An international study conducted in 1996 found that bone marrow transplants were successful in curing SCD in sixteen out of twenty-two patients, or 72.7% of the patients in the five-year study. All of the participants in the study were under age fourteen, had advanced symptoms, and had siblings who were compatible bone marrow donors. Of the remaining six patients, four (18%) rejected the donor marrow, and their sickle-cell symptoms returned, while two (9%) died.

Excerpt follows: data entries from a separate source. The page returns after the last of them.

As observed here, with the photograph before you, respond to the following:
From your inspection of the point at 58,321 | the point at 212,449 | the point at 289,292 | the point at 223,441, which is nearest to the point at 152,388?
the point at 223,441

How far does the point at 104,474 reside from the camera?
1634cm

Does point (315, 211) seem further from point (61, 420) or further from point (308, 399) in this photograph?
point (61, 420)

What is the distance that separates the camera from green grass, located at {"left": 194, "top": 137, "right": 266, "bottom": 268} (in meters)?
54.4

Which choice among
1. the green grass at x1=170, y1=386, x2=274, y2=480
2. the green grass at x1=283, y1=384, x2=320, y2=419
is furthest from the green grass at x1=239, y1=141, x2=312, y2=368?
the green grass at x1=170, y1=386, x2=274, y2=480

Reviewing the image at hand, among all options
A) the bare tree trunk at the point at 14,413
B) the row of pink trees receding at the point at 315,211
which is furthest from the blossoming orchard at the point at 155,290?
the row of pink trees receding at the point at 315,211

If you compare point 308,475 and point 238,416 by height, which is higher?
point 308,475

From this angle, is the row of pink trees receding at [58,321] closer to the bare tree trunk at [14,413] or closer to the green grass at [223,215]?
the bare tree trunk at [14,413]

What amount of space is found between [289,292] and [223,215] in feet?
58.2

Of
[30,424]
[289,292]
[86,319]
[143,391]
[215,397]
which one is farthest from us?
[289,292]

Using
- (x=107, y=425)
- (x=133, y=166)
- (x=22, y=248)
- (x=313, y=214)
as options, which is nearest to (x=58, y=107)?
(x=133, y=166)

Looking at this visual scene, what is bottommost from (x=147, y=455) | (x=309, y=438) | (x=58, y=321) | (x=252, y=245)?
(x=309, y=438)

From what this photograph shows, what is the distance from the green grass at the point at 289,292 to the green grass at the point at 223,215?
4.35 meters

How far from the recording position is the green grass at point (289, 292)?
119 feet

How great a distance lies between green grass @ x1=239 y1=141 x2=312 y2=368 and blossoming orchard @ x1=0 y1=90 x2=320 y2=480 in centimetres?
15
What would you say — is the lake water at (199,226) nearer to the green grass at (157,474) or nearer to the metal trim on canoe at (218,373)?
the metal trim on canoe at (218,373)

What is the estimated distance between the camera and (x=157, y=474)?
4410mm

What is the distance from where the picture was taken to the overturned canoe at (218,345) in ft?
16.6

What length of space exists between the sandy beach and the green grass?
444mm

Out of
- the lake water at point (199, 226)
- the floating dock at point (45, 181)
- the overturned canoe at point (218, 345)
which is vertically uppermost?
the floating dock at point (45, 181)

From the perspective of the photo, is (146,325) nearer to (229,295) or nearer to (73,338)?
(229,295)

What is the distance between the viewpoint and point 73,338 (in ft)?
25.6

Because of the risks associated with bone marrow transplants and the difficulties of finding matching donors, transplants are not appropriate for most patients. Further studies are needed to test the procedure for older patients and to reduce the proportion of transplant rejects. Blood harvested from umbilical cords and placentas has been found to be less likely to trigger rejection or graft-versus-host disease, in which the transplanted cells attack the cells of the bone marrow recipient, causing organ damage.